Saudi reluctance shaped by past mistakes
While the White House may have wanted more Saudi oil, Riyadh appeared wary of repeating past missteps. In 2018, after Trump urged Opec to pump more oil ahead of sanctions on Tehran, he ultimately granted waivers to buyers of Iranian crude. That decision sent global oil prices crashing below $50 a barrel—well below many producers’ budget needs.
Saudi energy minister Prince Abdulaziz bin Salman reportedly warned internally against repeating that error. Although Opec+ production cuts were initially intended to support higher prices, they were losing effectiveness, prompting Riyadh to reclaim market share as other members—like Kazakhstan—exceeded their output limits.
Oil as leverage in broader US-Saudi ties
Some analysts suggest that Saudi Arabia’s production changes may have been aimed at securing strategic benefits from Washington beyond oil. Helima Croft of RBC Capital Markets pointed to Trump’s recent visit to Riyadh, during which the Saudis reportedly made progress on US-supported initiatives, including AI development, nuclear energy, and defense cooperation.
“Though there has been significant push back against the suggestion that there was a ‘pump for Trump’ deal,” Croft noted, “Riyadh came away from the Trump visit with significant deliverables.”
Trump’s options narrowing amid price surge
Following Israel’s attack, crude prices spiked sharply on Friday, raising fresh inflation concerns for the US economy. Analysts say this complicates Trump’s approach to other geopolitical flashpoints, including potential new sanctions on Russia. Kevin Book of ClearView Energy Partners said Opec+ supply boosts might offset disruption from either Iran or Russia—but not both.

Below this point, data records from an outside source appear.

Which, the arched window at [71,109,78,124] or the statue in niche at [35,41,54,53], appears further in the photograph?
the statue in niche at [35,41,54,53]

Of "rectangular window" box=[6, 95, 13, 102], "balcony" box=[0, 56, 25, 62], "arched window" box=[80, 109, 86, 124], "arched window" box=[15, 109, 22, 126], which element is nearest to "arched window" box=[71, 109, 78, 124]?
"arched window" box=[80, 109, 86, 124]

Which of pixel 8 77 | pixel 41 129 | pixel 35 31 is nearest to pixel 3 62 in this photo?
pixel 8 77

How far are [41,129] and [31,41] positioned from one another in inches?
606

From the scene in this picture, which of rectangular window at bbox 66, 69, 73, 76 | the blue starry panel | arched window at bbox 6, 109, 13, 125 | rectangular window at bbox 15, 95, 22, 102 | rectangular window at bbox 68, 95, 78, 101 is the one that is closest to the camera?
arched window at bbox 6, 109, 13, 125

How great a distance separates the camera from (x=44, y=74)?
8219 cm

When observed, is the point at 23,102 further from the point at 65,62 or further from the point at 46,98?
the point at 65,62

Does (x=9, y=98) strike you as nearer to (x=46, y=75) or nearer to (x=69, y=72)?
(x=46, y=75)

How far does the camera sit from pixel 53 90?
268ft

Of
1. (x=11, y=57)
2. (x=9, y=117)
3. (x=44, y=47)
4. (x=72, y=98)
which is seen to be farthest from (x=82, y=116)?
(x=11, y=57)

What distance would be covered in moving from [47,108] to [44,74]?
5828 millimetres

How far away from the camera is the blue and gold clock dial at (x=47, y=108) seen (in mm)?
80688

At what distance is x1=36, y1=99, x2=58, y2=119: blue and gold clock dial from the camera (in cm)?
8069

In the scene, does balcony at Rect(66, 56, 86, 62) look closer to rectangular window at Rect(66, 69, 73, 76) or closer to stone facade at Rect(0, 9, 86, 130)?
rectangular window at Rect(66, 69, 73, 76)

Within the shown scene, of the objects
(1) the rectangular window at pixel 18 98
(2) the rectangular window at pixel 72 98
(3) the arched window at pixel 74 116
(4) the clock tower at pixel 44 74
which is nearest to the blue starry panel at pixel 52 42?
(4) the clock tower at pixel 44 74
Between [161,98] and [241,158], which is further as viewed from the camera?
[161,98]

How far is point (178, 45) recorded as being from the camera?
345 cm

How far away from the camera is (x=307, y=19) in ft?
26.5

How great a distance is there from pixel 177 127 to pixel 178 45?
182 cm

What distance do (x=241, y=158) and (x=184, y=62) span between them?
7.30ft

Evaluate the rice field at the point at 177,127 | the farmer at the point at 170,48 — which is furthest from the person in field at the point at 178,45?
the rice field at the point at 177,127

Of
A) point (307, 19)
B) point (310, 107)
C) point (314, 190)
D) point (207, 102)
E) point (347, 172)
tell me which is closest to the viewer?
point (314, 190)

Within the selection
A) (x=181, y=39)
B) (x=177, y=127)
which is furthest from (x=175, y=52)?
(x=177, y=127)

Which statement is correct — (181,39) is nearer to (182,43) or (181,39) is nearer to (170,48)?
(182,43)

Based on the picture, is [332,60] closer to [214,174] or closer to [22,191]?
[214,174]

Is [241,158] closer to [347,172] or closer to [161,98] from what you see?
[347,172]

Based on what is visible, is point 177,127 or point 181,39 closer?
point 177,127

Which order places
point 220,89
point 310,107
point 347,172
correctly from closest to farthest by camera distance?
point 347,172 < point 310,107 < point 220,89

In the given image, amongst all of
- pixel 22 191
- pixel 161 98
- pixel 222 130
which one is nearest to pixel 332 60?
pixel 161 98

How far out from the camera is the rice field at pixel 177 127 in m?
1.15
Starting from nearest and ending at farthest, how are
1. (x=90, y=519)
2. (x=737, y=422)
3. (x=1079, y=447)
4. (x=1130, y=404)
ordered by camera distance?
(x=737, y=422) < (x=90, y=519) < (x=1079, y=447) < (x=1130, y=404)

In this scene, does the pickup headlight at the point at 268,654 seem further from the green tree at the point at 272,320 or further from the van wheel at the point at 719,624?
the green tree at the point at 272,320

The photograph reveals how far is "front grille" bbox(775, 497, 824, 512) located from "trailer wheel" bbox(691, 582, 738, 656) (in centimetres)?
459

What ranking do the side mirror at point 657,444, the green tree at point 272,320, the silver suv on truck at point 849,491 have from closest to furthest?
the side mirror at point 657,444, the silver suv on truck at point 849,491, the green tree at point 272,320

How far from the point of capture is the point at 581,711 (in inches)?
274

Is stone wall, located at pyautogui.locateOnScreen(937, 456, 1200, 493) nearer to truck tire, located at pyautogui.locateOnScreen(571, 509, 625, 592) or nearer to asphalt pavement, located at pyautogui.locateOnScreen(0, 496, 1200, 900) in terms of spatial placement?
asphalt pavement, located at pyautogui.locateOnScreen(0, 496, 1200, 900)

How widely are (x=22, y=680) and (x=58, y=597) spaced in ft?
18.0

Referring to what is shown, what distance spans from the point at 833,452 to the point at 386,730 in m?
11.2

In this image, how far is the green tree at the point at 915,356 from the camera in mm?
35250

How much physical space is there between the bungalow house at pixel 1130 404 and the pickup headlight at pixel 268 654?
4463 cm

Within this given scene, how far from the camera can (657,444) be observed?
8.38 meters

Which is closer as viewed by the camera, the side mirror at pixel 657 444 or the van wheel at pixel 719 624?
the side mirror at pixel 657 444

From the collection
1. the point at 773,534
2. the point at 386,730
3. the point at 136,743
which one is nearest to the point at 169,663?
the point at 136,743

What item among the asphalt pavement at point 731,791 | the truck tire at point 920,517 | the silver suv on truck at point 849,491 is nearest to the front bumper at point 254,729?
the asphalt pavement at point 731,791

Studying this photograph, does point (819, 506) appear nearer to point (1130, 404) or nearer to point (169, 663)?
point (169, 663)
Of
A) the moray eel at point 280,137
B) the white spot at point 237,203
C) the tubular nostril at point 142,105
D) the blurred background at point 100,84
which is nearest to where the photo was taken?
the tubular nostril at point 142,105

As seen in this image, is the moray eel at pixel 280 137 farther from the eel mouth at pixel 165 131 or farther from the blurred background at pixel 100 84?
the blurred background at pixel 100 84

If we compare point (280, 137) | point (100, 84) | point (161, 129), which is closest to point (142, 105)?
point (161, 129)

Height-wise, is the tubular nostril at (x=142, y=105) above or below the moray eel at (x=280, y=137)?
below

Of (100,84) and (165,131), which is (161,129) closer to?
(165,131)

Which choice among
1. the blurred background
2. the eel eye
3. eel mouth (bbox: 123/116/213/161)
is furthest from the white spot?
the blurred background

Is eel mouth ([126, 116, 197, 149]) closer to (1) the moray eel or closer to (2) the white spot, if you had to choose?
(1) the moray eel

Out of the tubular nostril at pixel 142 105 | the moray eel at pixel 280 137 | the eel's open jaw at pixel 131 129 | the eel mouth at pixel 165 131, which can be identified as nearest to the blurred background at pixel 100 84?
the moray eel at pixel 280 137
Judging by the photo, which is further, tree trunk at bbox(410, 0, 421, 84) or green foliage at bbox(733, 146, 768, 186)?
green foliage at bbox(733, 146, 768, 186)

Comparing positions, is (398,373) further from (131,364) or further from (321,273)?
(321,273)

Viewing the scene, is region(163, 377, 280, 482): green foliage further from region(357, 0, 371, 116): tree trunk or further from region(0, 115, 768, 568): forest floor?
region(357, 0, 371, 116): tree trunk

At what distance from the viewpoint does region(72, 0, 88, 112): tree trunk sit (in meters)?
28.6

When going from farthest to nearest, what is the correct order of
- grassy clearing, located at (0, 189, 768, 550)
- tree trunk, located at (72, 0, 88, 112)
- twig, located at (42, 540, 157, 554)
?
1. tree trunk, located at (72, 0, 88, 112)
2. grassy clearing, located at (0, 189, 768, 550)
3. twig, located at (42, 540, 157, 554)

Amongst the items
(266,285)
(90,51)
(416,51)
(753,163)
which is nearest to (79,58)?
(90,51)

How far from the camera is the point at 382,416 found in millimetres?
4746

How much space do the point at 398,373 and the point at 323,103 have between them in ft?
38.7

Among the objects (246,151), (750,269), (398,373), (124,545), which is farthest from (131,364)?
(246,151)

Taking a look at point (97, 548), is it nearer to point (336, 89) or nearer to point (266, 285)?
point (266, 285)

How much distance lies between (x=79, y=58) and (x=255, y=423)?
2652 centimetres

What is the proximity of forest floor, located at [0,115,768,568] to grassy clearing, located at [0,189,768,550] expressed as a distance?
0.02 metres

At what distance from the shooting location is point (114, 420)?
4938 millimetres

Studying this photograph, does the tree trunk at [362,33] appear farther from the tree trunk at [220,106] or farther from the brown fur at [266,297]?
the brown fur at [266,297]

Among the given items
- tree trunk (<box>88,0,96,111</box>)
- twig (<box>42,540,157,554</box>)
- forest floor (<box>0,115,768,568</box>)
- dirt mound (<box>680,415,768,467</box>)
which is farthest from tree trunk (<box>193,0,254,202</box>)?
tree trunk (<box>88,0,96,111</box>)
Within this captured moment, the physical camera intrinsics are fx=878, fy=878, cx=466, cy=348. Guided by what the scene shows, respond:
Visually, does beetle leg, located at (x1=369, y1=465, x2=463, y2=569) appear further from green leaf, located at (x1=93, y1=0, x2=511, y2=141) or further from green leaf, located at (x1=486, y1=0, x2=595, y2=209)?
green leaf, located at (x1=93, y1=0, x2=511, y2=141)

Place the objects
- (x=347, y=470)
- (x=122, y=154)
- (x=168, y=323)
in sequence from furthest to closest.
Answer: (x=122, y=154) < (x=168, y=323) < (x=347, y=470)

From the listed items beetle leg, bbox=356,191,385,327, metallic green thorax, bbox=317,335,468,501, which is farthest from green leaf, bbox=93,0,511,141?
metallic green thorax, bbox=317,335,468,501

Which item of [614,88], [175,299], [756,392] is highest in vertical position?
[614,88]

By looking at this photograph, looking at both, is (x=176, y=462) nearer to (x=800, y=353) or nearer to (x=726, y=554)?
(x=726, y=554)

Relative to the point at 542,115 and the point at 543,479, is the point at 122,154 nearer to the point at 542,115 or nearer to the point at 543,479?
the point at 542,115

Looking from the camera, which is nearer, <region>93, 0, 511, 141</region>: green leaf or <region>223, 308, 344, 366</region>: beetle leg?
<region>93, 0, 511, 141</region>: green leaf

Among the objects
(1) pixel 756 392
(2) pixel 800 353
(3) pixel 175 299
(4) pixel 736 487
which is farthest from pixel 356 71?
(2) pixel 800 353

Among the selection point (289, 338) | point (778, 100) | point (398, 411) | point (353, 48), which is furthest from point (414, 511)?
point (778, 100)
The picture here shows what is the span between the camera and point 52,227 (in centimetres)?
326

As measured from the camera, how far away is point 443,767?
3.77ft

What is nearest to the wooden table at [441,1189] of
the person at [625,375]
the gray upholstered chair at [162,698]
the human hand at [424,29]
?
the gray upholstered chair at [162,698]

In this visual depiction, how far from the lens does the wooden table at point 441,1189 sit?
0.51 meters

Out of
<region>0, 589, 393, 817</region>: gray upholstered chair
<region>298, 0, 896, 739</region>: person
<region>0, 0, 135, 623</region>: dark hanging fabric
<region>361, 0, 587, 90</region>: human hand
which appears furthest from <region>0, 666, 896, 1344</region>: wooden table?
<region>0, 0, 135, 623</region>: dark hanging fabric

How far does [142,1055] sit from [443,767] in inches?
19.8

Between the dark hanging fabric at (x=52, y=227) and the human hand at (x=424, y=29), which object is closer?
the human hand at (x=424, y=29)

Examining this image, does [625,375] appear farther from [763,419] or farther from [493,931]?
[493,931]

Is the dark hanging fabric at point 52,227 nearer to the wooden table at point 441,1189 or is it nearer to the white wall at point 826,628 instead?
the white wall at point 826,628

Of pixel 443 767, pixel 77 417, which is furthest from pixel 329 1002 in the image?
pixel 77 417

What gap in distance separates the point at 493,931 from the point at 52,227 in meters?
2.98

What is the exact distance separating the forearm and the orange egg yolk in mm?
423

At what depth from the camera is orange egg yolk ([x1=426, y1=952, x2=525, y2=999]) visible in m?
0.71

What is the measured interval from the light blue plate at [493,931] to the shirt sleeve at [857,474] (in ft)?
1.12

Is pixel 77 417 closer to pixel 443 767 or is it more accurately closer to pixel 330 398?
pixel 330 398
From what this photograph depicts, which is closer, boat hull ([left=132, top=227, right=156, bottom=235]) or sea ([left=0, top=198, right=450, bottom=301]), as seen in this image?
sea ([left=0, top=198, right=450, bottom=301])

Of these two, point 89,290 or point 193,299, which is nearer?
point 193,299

To manage the fallout, Trump could tap the US Strategic Petroleum Reserve (SPR), which now holds about 400 million barrels after drawdowns during the Biden administration. Alternatively, he could pressure Riyadh to increase production further, though that may prove diplomatically sensitive.
Riyadh caught in regional balancing act
Iran remains a founding member of Opec, and Saudi Arabia is currently navigating a cautious détente with its Gulf neighbours. Analysts believe Riyadh will be reluctant to jeopardize those efforts, even if pressured by Washington.
“When oil prices go up, the president calls Saudi Arabia,” said McNally. “But this time, the answer might not come as quickly.”